“Something happens, but by the time we notice, it has begun without us. Thus, our access to the beginning is necessarily incomplete, fragmentary.”
Aurora Király
May 08 – June 04, 2021
Anca Poterașu Gallery, Bucharest
Fragments, larger and smaller expand in our mind’s eye, as we build narratives around the traces that branch out in memory. Aurora Király starts from personal recollections that she follows down in layers onwards, in shapes and associations with films, novels, poetry and performative actions. A shifting, choreographed universe takes form, where silhouettes emerge out of the flat surface of textile collages and photographs in embodied shadows, textile sculptures and experimental photography objects.
The artist focuses on the subjective memory, the half-forgotten moments, the reinterpreted stories in our mind, the connections we make with others. Like never before, we are able to record, store and re-access every detail of our lives. And yet, the faster we collect and the more the images, the more shards of mirrors we hurry to assemble.
Departing from immediate reality, Aurora Király reconnects what is remembered to what is felt, from translucent moments, to retraced movements in textured thoughts. Sewing, drawing, unravelling, rebuilding become performative actions hidden into the work of memory that feeds into our sense of selves into the world.
The effect of remembrance in relation with photography and to one’s identity has informed Aurora Király’s work throughout her career, starting from the Melancholia series (1997 – 1999) and Viewfinder Mock-ups (2016 – 2019), connecting into the more recent Soft Drawings (2020 –2021) or more obviously, into the Viewfinder Clash series (2021). The experimentation with image making and time-to-memory process registers transformation across mediums, materializing back and forth, from silver gelatin plates and photograms to textile works, in-situ murals and installations.
Aurora Király’s cross-medium approach speaks directly to the feminine associated with the domesticity of needle work. It is employed by the artist as a clear statement, reconnecting with the feminism of Louise Bourgeois or Tracey Emin, through the autobiographical. An alternative history of photography unfolds in subjective narratives, becoming an accomplice and paying homage to the feminist history of performance.

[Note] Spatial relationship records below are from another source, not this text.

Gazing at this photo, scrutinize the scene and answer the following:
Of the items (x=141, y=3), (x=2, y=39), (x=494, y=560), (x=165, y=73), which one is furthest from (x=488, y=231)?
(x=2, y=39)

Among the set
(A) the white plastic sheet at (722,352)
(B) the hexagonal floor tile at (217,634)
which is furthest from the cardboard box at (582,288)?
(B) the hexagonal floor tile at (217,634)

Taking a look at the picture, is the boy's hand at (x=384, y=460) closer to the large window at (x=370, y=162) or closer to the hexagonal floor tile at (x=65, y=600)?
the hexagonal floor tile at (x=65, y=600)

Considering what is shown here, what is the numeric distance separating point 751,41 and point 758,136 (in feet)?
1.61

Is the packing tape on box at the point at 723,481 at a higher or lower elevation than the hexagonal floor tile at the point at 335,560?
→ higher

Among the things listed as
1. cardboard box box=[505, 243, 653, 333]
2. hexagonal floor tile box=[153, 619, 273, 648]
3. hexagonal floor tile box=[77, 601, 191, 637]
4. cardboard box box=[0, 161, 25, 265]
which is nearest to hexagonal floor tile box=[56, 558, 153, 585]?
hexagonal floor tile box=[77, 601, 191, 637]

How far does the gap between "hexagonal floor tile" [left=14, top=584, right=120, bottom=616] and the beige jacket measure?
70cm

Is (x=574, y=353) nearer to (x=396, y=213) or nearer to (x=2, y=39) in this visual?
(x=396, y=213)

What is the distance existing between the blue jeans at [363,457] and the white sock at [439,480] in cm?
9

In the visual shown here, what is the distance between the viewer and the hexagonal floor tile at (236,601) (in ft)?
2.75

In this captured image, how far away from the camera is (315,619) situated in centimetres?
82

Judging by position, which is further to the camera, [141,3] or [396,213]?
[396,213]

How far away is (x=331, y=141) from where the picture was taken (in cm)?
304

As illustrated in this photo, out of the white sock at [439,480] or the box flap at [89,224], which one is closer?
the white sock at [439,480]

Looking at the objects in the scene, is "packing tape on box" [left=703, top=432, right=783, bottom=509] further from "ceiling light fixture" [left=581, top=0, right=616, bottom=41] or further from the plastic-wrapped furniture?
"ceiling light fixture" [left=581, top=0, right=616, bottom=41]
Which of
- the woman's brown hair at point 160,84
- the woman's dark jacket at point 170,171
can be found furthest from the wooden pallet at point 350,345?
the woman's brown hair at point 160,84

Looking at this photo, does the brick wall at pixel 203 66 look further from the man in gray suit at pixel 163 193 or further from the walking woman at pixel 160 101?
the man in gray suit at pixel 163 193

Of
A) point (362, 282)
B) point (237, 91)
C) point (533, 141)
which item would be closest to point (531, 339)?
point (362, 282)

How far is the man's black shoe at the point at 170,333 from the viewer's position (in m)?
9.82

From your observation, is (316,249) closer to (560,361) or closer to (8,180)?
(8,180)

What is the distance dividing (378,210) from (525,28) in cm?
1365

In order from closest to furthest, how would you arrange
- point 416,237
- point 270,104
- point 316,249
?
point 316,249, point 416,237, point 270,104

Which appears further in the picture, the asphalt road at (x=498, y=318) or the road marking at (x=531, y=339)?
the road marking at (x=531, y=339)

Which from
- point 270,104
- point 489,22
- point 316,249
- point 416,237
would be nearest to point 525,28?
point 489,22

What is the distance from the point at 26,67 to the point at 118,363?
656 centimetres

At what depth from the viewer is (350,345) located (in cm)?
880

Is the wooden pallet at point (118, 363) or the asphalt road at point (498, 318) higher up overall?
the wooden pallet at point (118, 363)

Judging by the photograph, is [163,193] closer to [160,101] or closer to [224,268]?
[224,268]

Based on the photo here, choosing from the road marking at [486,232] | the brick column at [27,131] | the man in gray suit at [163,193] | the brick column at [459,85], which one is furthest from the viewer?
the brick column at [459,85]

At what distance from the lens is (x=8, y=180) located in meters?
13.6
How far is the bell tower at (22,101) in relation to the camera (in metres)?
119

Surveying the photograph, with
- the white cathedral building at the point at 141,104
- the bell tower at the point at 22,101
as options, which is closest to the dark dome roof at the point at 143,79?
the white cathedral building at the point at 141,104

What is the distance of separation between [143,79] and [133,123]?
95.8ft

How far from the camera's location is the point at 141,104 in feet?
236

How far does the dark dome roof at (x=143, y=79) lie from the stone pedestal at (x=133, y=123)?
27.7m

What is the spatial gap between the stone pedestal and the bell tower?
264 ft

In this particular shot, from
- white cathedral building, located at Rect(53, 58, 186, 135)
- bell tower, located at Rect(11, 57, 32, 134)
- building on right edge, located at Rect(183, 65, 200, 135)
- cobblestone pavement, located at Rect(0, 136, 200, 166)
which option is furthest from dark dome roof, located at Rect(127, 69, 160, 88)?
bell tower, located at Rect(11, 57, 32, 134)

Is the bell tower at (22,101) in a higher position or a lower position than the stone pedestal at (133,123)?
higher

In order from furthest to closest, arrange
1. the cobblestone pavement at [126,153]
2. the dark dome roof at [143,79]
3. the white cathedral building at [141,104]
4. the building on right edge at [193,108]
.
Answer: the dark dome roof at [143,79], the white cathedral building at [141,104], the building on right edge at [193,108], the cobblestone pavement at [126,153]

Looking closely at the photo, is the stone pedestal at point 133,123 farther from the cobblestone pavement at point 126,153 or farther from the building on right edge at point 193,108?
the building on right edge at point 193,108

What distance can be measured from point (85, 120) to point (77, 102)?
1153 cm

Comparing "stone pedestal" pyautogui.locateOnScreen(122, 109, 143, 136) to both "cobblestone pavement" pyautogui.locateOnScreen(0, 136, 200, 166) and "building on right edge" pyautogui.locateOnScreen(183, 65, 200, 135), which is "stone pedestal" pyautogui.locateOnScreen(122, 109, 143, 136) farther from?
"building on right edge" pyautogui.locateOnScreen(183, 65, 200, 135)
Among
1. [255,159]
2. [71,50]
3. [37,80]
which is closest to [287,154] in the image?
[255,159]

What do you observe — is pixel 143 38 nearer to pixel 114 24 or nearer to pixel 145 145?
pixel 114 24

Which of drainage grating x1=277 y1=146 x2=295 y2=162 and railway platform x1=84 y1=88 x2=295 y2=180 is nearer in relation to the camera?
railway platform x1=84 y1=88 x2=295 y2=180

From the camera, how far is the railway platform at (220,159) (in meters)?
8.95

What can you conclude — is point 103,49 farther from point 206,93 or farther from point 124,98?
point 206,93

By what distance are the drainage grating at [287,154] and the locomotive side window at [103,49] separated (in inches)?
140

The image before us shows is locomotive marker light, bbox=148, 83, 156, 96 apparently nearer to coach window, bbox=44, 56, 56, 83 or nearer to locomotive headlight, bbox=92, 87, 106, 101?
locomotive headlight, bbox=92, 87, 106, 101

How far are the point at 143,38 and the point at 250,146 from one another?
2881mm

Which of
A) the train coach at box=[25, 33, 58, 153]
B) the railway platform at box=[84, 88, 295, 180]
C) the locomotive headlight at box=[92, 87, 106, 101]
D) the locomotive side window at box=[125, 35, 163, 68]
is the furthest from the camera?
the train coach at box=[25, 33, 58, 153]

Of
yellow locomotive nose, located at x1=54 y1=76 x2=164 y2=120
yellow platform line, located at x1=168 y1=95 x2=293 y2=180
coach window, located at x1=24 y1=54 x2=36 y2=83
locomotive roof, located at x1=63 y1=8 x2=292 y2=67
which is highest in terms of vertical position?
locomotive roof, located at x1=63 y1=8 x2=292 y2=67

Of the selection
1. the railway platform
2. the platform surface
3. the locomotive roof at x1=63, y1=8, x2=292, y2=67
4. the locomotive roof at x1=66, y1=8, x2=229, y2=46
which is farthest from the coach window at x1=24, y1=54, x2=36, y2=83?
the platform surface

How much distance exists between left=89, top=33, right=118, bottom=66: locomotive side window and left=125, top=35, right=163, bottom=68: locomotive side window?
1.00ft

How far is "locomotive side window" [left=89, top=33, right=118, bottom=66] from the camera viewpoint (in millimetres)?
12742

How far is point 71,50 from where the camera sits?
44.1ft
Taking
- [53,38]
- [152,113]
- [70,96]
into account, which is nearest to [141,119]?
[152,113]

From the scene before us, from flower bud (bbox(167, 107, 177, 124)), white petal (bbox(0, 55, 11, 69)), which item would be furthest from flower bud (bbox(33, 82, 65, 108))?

Scrutinizing her own personal life and experiences leads to installations such as 50’s or Soft Despair (2020) series, conveying conflict, age, pain and doubt. The dance and theatrical movements of performers including Yvonne Rainer or Mette Ingvartsen fill out the contour of Aurora Király’s body in life-sized padded textile shapes. Either captured in a silent scream or in mid-air leaps, movement is transferred in mute installations, all the more powerful for the recognizable voices stored inside, unspoken, unreactive or under the spell of self-censorship. The textile bodies coil around each-other, forming a merged frame of flowing gestures, an overlapping statement on aging, the relation between one’s inhabited body and self-expression. From felt, to different recycled fabrics, tore-up pieces of clothes are sewed into Aurora Király’s textile collages Soft Drawings_Subconscious Narratives (2020 – 2021).
Exploring relationships within family life, the ambivalent want for both comfort and escape, the flat surfaces, the overlay of transparencies come together into deeply psychological process. It may be a scene from a well-known TV show, or a relatable picture out of the family album, or the light cast down the ceiling-window of a museum space – the works connect to the understory that builds up to main events and memories.